1.) Kristen Sund in Dark Sky Magazine 7.4. Oh, so sad, this poem. This is the moment I call Before the Day After. The first itching that you must leave the person you are with because you are treadmill more often than not and life is way too short for sustained, recognized errors; and you have reached the percentage of time you will allow your true self to do things you actually do not want do (everyone had a percentage they keep inside). All of this in the prism glow of image.

2.) In Rachel Hartley-Smith’s blog, a farmer woman says, “Make your omelettes. Make your omelettes for your family. I didn’t mean to bother you. Just wanted to hear your voice, sweetie.”

This made my heart purchase gloves and lug a bucket. Sometimes simple words are like dirt. Rather enriching.

3.) Dora Malech kinda Laundromats my sunset with this one over at La Petite Zine. It makes me want to meet this narrator for fourteen minutes. Then run.

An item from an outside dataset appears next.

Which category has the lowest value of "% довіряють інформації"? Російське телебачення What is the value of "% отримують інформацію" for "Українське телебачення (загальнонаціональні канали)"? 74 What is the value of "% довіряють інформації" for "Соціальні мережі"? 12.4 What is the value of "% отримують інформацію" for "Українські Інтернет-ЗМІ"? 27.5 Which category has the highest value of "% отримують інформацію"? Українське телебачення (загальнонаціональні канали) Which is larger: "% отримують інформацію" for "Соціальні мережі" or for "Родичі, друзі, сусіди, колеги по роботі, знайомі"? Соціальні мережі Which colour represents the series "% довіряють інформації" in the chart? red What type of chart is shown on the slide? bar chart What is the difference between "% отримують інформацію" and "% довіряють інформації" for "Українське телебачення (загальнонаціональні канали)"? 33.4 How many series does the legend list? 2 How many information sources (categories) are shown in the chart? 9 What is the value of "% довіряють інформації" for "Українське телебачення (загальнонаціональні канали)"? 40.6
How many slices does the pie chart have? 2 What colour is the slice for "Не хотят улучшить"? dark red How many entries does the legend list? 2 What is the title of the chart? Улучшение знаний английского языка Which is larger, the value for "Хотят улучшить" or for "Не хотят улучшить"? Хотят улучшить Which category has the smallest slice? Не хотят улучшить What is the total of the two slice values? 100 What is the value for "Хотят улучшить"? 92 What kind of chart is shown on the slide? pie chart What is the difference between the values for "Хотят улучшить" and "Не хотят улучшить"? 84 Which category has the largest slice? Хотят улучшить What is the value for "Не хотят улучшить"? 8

THE LOUDEST SOUND I HEARD TODAY: My child scream with glee. It sounded like a seagull in a big house. I told him no daycare. We are going to a larger, lower, more vivid education–canoing the White River in our bad-ass Mad River canoe.

Gary Snyder approves, my friends.


2 responses to “Dan Rather Not. Hot Sauce. And the Greatest Love Poem Ever

  1. Those nachos look………horrible.
    What is the greenish colored liquid? Hot sauce I guess?
    That is a lot of hot sauce.
    love snyder.

  2. That is the greatest machete still life I have ever seen. I just like the fact that you got a machete in the mail and your son’s eyes glimmered. I might come live at your house.

    You inspired me to eat nachos for dinner tonight. It was like long-distance communion, even though you had no idea. The nachos were huge, and good. Lots of jalapeno and hot sauce. I give them a 5/10, as there was nothing really exotic or strange among the toppings. Still good, though.